Your answer should be the lines of the data below that contain "frames".

The data
○ ○ ○ ○ ○ ○ ○
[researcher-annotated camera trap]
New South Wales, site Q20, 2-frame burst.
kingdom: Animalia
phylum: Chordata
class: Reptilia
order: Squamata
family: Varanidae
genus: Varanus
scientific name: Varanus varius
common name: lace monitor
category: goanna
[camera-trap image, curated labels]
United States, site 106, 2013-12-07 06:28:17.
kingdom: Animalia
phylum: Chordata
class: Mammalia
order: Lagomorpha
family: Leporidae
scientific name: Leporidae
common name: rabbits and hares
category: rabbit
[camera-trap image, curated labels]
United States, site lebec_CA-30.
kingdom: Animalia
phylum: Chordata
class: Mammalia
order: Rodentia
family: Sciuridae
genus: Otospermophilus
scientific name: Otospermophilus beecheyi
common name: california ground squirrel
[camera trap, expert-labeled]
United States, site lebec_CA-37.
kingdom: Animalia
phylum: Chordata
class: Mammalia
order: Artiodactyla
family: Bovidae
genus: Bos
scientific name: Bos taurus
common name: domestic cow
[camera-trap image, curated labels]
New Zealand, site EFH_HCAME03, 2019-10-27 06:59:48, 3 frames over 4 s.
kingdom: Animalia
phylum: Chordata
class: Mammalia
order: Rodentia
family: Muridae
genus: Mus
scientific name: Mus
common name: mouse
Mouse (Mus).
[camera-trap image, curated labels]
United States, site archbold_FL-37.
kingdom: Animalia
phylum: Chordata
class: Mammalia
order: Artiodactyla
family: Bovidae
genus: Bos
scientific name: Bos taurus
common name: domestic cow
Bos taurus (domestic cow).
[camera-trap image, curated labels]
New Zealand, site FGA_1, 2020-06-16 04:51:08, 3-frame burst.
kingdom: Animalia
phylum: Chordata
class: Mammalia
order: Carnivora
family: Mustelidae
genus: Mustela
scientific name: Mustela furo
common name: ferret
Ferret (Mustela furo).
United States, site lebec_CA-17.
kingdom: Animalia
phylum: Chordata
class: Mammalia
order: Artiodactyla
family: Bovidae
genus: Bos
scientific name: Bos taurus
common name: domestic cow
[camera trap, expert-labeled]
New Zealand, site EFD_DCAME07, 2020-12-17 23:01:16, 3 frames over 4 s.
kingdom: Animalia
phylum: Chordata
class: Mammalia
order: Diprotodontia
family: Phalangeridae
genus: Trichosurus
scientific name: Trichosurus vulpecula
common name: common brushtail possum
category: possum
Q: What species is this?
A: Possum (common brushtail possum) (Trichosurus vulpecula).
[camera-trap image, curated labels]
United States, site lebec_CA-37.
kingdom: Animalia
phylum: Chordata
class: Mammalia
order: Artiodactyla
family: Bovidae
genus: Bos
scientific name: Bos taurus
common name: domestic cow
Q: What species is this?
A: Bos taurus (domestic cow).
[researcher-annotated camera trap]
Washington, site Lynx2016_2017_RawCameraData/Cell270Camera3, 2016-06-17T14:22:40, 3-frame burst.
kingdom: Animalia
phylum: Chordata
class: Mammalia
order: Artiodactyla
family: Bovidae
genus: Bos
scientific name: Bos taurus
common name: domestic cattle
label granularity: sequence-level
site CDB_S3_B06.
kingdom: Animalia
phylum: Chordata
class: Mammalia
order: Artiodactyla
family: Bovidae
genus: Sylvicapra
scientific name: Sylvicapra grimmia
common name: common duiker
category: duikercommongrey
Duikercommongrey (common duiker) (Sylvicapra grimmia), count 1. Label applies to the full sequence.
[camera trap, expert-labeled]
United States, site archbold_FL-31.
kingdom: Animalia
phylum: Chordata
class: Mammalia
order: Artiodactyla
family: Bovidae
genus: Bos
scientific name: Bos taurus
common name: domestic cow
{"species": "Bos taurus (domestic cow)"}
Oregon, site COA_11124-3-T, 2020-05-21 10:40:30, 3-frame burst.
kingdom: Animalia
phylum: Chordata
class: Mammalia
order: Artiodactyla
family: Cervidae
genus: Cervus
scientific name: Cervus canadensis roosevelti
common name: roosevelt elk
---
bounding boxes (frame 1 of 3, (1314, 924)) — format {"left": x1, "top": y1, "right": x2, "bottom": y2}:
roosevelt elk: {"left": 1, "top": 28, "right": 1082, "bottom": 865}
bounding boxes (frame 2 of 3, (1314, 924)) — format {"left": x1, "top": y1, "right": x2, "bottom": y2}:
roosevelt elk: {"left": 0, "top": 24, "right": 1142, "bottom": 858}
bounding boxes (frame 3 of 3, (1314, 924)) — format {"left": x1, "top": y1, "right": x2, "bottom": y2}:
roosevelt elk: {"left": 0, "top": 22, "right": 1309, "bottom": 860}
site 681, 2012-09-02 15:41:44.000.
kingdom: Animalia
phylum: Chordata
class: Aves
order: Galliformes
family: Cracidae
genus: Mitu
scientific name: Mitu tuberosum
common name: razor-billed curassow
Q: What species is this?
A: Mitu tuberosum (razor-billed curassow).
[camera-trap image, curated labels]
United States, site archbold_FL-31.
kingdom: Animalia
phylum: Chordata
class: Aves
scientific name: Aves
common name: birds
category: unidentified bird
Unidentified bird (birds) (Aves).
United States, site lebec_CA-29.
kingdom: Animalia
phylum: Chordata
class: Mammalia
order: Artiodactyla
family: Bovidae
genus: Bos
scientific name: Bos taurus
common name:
○ ○ ○ ○ ○ ○ ○
Output of the task
New Zealand, site EFH_HCAME03, 2019-10-27 06:59:48, 3 frames over 4 s.
New Zealand, site EFD_DCAME07, 2020-12-17 23:01:16, 3 frames over 4 s.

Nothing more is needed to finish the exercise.